* Records to use:
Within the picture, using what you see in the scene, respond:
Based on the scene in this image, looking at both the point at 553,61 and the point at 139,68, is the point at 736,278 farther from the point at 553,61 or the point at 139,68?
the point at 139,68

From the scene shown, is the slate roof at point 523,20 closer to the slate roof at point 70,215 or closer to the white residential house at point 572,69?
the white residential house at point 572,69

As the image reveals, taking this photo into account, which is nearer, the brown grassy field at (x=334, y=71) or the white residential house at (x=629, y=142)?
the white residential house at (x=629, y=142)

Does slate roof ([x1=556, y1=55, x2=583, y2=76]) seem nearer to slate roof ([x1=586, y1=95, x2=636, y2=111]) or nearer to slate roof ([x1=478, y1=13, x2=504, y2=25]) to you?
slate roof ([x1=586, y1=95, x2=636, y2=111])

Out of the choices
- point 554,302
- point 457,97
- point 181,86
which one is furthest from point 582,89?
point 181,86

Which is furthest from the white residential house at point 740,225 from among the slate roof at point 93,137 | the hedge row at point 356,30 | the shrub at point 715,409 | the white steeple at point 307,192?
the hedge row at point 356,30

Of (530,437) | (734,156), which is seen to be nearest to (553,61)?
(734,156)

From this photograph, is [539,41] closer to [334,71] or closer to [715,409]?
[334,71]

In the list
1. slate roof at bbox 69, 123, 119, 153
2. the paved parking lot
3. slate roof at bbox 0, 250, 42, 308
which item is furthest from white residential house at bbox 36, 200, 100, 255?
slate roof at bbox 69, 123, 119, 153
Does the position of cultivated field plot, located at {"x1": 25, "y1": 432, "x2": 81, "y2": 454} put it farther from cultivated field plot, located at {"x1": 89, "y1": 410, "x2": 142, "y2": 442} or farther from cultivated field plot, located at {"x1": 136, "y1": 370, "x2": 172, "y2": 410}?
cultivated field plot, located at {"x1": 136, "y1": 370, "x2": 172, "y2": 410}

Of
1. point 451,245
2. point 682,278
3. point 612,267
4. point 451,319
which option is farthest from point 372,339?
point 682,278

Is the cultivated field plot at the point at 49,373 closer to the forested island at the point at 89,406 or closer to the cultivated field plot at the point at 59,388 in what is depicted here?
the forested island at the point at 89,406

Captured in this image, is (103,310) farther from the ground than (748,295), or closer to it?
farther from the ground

* What you will do:
Reproduce these lines in full, renaming "paved parking lot" to "asphalt parking lot" and leaving everything else unchanged.

* Answer below:
Within the picture, using what you see in the scene, respond:
Based on the scene in this image, looking at both the point at 553,61 and the point at 139,68, is the point at 736,278 farther from the point at 553,61 or the point at 139,68?
the point at 139,68

From the scene shown, is the slate roof at point 523,20 closer to the slate roof at point 70,215 or closer to the white residential house at point 572,69?
the white residential house at point 572,69

As the image reveals, taking this photo into account, which is nearer, the brown grassy field at (x=334, y=71) or the white residential house at (x=629, y=142)?
the white residential house at (x=629, y=142)

Does slate roof ([x1=556, y1=55, x2=583, y2=76]) seem nearer to slate roof ([x1=586, y1=95, x2=636, y2=111]) or nearer to slate roof ([x1=478, y1=13, x2=504, y2=25]) to you?
slate roof ([x1=586, y1=95, x2=636, y2=111])

Out of the choices
- point 554,302
- point 457,97
- point 181,86
which one is furthest from point 582,89?
point 181,86

Which is furthest from the white residential house at point 740,225 from among the slate roof at point 93,137 | the hedge row at point 356,30 | the shrub at point 715,409 | the white steeple at point 307,192?
the hedge row at point 356,30

Of (530,437) | (734,156), which is seen to be nearest to (553,61)?
(734,156)

From this photograph, is [539,41] closer to [334,71] or closer to [715,409]?
[334,71]

In the list
1. slate roof at bbox 69, 123, 119, 153
2. the asphalt parking lot
3. slate roof at bbox 0, 250, 42, 308
which item is furthest from white residential house at bbox 36, 200, 100, 255?
slate roof at bbox 69, 123, 119, 153
Does the position of cultivated field plot, located at {"x1": 25, "y1": 432, "x2": 81, "y2": 454} put it farther from cultivated field plot, located at {"x1": 89, "y1": 410, "x2": 142, "y2": 442} or farther from cultivated field plot, located at {"x1": 136, "y1": 370, "x2": 172, "y2": 410}?
cultivated field plot, located at {"x1": 136, "y1": 370, "x2": 172, "y2": 410}

Of
1. point 451,245
2. point 682,278
3. point 612,267
4. point 451,319
which option is farthest from point 372,339?
point 682,278

Is the cultivated field plot at the point at 49,373 closer to the forested island at the point at 89,406 or closer to the cultivated field plot at the point at 59,388 in what is depicted here?
the forested island at the point at 89,406

Captured in this image, is (103,310) farther from the ground than (748,295), or closer to it?
farther from the ground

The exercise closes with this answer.